Express every line of the records as a JSON list of strings, one string per line and no blank lines. Leave the pictures out.

## start Extracted entries

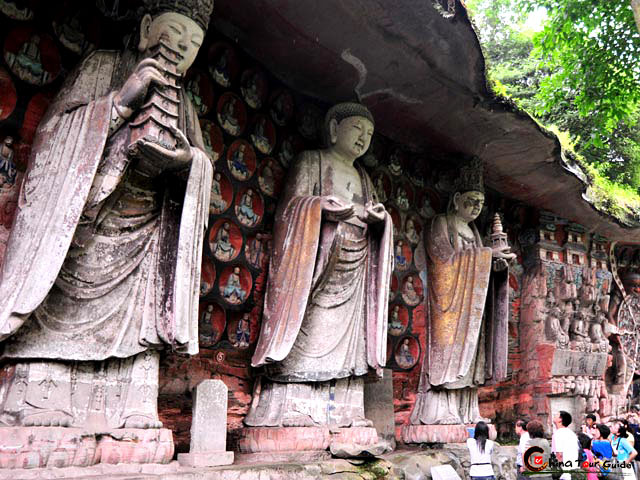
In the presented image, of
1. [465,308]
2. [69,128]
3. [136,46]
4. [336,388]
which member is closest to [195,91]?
[136,46]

## end Extracted entries

Exercise response =
[
  "In the presented image, of",
  "1. [465,308]",
  "2. [69,128]",
  "3. [136,46]",
  "4. [336,388]",
  "which member is closest to [195,91]?",
  "[136,46]"
]